For builders in the space, particularly those building dapps, the task of decentralizing a company appears (at least to many web2 CEOs) a bit more daunting than their previous roles. Step 1: Build a product people want. Step 2: Build a community. Step 3: Give ownership of the product to the community (see A16Z Crypto School; Jesse Walden & Robert Leshner2). Step 1 seems familiar. Step 2 seems fuzzy, not something that many CEOs have experience of actively cultivating. Step 3 seems… antithetical to everything most web2 CEOs know. Going back to the earlier Uber example, perhaps Uber in a crypto native world starts centralized, builds a community of drivers and riders, and over time provides tokens that have economic and perhaps even governance power. I can imagine additional tokens for recruiting other drivers/riders, loyalty, or other things that provide value back to the network.
While some parts of decentralization appeal to me, including those already mentioned, other parts worry me. Can a decentralized team continually innovate and grow a product? Decentralized products tend to stay in stasis. While the benefits may be real, it is hard to create a vision statement, or a product roadmap, based on “wisdom of the crowd”.3
I remember that a year into being CEO at my last fintech startup, we tried to write our mission statement. We asked for input. The input came from brilliant teammates that had relevant experience and wonderful values. I couldn’t have pictured a better team for the task. And it was a disaster. There are some things I don’t understand about how to run by committee — and mission and vision are in that bucket.4 Perhaps that means the most successful decentralized products will (continue) to be built by centralized teams. Or maybe the centralized teams decentralize over time if that provides value to the users. Perhaps subDAOs are an answer to help modularize the tasks of a typical leader, or perhaps the answer will unveil itself down the road. I tend to agree with Sarah Tavel that this isn’t a race to decentralization but more a race to create consumer value. Do users care enough about the benefits of decentralization (no required trust) to give up the benefits of centralization (usability and scalability)? I think it will depend on the product and the problem to be solved.

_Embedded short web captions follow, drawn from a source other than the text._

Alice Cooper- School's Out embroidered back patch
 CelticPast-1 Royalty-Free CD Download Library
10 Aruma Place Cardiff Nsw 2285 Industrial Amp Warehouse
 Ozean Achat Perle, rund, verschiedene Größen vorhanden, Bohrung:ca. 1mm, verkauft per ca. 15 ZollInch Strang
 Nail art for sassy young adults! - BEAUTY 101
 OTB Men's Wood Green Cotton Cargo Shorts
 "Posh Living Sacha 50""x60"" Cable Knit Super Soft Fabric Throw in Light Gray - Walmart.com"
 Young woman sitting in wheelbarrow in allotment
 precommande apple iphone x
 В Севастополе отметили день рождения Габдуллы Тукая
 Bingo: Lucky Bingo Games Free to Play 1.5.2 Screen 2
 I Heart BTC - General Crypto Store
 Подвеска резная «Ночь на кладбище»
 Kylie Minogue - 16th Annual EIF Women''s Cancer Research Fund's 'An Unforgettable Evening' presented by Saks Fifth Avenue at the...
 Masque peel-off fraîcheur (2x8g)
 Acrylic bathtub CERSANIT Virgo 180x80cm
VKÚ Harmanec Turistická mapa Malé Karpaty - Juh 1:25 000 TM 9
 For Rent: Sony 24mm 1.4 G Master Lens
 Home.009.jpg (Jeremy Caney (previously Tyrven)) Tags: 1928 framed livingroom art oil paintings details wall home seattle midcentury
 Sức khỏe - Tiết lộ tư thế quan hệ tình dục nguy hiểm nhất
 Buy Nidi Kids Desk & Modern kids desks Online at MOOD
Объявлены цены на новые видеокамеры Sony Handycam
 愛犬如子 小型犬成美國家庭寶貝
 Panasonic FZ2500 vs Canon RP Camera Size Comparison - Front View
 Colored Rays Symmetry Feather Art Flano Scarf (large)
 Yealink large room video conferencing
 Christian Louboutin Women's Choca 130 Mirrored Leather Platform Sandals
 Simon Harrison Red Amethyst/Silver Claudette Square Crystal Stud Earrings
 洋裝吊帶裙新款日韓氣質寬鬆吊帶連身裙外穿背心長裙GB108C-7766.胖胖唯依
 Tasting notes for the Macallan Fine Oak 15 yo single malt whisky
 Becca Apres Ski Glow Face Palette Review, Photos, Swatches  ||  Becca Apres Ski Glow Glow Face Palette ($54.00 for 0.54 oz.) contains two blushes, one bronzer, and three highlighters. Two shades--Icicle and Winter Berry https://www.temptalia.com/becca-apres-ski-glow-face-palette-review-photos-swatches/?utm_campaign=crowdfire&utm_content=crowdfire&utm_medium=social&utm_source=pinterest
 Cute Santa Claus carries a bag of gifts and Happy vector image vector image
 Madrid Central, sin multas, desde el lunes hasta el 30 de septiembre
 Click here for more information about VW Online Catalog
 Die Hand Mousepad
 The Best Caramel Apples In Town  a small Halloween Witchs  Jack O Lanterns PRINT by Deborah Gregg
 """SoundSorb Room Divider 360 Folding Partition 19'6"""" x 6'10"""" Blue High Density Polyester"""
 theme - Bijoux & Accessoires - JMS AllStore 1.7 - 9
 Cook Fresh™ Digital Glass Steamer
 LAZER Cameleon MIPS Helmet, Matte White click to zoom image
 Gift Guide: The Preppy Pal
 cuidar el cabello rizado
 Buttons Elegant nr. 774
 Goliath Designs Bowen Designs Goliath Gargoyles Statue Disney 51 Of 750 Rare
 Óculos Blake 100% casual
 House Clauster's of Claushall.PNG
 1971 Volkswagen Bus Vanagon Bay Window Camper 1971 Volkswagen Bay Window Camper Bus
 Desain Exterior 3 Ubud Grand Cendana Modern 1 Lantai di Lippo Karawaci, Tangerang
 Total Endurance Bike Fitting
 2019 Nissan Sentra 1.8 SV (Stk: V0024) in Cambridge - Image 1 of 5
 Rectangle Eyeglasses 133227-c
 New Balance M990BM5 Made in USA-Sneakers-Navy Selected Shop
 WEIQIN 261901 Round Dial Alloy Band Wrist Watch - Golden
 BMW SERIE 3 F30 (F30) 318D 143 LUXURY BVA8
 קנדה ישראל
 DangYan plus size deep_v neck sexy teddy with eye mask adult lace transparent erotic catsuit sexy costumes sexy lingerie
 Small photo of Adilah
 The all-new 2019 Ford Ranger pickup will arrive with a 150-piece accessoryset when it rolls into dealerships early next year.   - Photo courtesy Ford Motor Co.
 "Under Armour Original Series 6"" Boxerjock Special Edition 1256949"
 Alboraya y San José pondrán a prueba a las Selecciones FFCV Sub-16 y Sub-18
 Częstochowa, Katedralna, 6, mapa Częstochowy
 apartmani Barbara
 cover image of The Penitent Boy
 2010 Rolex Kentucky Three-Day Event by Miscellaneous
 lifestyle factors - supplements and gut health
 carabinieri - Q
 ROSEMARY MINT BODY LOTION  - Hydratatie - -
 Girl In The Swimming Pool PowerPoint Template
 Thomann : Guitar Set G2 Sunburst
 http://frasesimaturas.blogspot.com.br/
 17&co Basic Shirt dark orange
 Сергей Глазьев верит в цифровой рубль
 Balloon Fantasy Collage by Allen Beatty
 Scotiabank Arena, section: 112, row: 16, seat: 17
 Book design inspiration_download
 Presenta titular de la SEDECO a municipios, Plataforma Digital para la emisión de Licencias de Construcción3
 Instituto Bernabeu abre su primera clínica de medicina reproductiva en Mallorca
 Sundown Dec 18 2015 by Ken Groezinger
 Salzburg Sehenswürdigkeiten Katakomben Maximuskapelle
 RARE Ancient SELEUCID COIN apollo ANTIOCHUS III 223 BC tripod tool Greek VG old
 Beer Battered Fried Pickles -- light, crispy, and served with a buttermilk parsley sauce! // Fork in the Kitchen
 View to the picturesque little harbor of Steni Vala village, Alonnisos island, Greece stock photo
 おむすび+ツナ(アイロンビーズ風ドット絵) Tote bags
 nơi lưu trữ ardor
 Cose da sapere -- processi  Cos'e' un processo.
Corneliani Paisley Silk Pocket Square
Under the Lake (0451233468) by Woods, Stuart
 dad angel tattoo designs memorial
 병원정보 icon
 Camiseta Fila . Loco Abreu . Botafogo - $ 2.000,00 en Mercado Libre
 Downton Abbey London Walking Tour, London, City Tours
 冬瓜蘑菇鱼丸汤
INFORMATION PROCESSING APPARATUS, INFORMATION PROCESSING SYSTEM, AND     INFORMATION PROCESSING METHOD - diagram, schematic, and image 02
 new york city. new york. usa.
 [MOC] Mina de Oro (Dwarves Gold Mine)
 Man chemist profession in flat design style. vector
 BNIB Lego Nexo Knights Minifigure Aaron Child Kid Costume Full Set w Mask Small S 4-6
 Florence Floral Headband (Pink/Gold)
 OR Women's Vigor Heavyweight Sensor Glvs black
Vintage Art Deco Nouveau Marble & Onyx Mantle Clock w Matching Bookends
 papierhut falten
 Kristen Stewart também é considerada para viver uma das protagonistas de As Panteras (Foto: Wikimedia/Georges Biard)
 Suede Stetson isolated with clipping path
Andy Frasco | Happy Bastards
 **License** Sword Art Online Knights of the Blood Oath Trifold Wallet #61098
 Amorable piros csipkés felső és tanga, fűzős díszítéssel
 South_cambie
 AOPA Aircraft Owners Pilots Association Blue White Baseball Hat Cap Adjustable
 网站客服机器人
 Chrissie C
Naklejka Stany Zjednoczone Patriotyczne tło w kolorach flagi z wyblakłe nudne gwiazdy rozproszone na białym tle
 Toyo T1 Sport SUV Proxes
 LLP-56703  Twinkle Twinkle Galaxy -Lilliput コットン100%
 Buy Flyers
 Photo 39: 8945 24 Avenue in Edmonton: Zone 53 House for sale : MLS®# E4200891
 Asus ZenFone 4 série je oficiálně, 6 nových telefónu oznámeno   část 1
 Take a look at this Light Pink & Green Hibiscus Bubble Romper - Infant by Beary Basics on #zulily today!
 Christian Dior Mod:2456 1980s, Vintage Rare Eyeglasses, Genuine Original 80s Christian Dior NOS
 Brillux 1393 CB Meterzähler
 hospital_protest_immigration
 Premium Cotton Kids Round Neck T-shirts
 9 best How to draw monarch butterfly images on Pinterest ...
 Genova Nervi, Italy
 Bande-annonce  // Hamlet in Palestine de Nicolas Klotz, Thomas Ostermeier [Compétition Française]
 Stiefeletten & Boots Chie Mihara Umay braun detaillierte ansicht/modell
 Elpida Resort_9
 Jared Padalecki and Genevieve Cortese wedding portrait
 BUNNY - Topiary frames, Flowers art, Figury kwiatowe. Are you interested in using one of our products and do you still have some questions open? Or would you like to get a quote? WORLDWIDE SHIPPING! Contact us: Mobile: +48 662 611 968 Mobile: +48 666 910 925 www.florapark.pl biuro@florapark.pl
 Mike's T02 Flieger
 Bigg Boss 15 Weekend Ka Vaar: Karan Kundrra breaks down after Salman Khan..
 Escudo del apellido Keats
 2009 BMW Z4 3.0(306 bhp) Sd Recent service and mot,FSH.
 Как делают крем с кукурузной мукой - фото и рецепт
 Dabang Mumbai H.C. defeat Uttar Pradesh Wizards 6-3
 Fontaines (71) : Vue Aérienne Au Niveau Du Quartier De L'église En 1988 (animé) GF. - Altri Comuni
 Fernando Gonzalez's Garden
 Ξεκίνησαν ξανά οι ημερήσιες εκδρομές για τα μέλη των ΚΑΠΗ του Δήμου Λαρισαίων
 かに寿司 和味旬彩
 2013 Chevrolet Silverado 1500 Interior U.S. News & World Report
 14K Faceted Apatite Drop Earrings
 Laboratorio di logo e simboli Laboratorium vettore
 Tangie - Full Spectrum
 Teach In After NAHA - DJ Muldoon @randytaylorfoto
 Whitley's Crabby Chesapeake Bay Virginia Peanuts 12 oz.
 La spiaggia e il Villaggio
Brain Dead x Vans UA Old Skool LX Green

The relatively recent argument around the level of decentralization (just how decentralized is it really?) frankly bores me. Maybe I’m still too naive to understand the implications, but I don’t view the benefits as binary. Start with the problem to be solved for the users, not whether the product/team is decentralized. For some applications, decentralization should help, for others probably not. What matters is whether the value is created for the user.
- Does anyone think that?
- No really, you should watch them all, they are terrific.
- Interestingly this dynamic can be seen very strongly in some of the original “DeFi Summer” projects on Ethereum where some founders got rich off their ETH holdings and subsequently failed to innovate. H/T to Erik Vandekieft for this point.
- If Satoshi Nakamoto is actually a group of people, then that would be a fascinating counter example to my point. Btw, read the white paper. No really, do it.